HCV DAAs and Severe Renal Impairment
Posted on June 25, 2015
New report provides vital information needed by clinicians to treat HCV in patients with severe renal impairment with the approved DAAs simeprevir and sofosbuvir.
Available clinical information on the use of sofosbuvir in patients with severe renal impairment is minimal, and there are currently no approved direct acting antiviral (DAA) treatments in this population. A report recently published online in Journal of Hepatology details the clinical experience associated with treating 15 HCV genotype 1 patients with end stage renal disease (ESRD) with simeprevir (150 mg/d) and half dose sofosbuvir (200 mg/d) at the University of Miami, Florida (Bhamidimarri K et al. J Hepatol. 2015 Jun 18. [Epub ahead of print]). ESRD was defined as glomerular filtration rate (GFR) of < 30 mL/min per 1.73m2 or requirement for dialysis.
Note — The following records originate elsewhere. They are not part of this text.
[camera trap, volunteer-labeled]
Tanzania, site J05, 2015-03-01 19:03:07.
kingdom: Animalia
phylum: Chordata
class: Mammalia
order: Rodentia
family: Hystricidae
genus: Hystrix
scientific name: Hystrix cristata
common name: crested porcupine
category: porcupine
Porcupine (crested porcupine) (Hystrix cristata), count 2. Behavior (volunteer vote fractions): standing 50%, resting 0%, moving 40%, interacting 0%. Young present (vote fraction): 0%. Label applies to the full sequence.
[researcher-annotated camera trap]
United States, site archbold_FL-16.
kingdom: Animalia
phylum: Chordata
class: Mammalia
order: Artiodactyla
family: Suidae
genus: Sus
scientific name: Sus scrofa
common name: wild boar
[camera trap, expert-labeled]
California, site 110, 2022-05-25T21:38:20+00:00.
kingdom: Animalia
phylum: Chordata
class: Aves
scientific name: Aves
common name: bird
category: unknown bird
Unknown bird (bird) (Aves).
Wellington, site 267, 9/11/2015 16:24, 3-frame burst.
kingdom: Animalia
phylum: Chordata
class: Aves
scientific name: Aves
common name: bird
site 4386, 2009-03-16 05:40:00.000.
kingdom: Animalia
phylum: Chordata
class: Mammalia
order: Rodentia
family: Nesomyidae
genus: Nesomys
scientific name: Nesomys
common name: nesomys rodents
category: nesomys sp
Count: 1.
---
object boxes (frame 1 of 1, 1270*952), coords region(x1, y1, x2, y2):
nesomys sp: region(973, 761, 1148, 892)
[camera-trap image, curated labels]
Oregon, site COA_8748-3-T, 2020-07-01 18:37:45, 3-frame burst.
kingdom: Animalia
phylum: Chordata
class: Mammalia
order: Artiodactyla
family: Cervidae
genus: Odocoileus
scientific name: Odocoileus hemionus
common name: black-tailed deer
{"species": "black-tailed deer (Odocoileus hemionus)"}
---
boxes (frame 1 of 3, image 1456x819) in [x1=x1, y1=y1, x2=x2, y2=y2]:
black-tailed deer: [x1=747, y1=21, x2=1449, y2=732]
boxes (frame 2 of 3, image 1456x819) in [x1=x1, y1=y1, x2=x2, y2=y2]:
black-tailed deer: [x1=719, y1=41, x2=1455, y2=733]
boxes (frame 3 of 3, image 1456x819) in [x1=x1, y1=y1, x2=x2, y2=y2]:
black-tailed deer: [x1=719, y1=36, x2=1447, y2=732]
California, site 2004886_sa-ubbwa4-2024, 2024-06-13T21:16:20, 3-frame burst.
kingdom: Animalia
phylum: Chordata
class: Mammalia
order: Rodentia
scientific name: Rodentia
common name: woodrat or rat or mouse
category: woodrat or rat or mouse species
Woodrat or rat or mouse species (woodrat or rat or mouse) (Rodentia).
Of the 15 patients followed between January 2014 and January 2015, 12 (80%) were on dialysis (11 hemodialysis, 1 peritoneal) and 3 had a GFR between 8 and 15 mL/min.
- These patients (ages between 39 and 77 years) were infected with HCV genotype 1 (67% genotype 1a), and had a detectable viral load with a mean HCV RNA of 9.7 million IU/mL
- Nine patients (60%) were cirrhotic, 3 (20%) had stage 2-3 fibrosis and 3 (20%) stage 0-1 fibrosis (Metavir), all documented by liver biopsy. From the cirrhotic patients, 8 patients (89%) were Child-Pugh A (compensated) and 1 (11%) were Child-Pugh B (decompensated).
- Six patients (40%) were treatment naïve and 9 (60%) were treatment experienced, all of them with Peg-Interferon and Ribavirin (6 relapsers and 3 null responders) and 4 protease inhibitor (PI) failures
- All patients received the standard dose of Simeprevir of 150 mg daily. 11 patients (73%) received sofosbuvir 200 mg daily (split from the 400 mg pill) and 4 (27%) were on 400 mg every other day. Anti-HCV therapies were administered at least 1 hour pre-dialysis.
Fourteen patients (93%) were treated for a total of 12 weeks and 1 patient had treatment extended to 24 weeks. No dose adjustments were performed during the length of treatment. None of the patients were on Amiodarone.
- Twelve patients (80%) became aviremic by week 4 and all patients were aviremic by week 8 and remained so until the end of treatment
- Sustained virologic response (SVR) at week 4 was 93%
- SVR at week 12 was 87%
- SVR at week 12:
- Genotype 1a (90%) versus genotype 1b (80%)
- Non-cirrhotics (100%) versus cirrhotics (78%)
- Sofosbuvir 200mg daily (91%) versus sofosbuvir 400mg every other day (75%)
- Dialysis group (83%) versus non-dialysis group (100%)
Following completion of treatment, 1 patient with HCV genotype 1a and another with genotype 1b relapsed.
- Both shared similar characteristics
- Viremic at week 4 of treatment, compensated cirrhosis, hemodialysis dependent, prior PI failures with mean platelet count of 90 000/μl, mean albumin > 3.7 g/dL, mean baseline HCV RNA of 11 million IU/mL
- Due to insurance approval, treatment in only one cirrhotic patient (HCV genotype 1a) could be extended to 24 weeks, but he relapsed despite prolonged treatment
No major AE’s were reported during treatment. Minor AE’s included fatigue (20%), rash/itching (13%), anemia (13%), diarrhea and loss of appetite (7%). No patient had to interrupt therapy due to side effects.
The authors make the following conclusions about their observations: “HCV in severe renal impairment is considered a difficult-to-treat group and in whom SVR is associated with improved pre- and post-kidney transplant outcomes. Half-dose Sofosbuvir plus full dose Simeprevir regimen is free of interferon and ribavirin and thus is an attractive option to treat HCV genotype 1 in severe renal impairment/ dialysis patients. The regimen appears to be safe, well tolerated and efficacious resulting in high rates of sustained virologic response. The optimal dose of Sofosbuvir in severe CKD needs to be clarified by future studies and in the absence of any approved HCV treatment for this group, our data provides information for clinicians who currently need to treat such patients with the approved DAA’s.”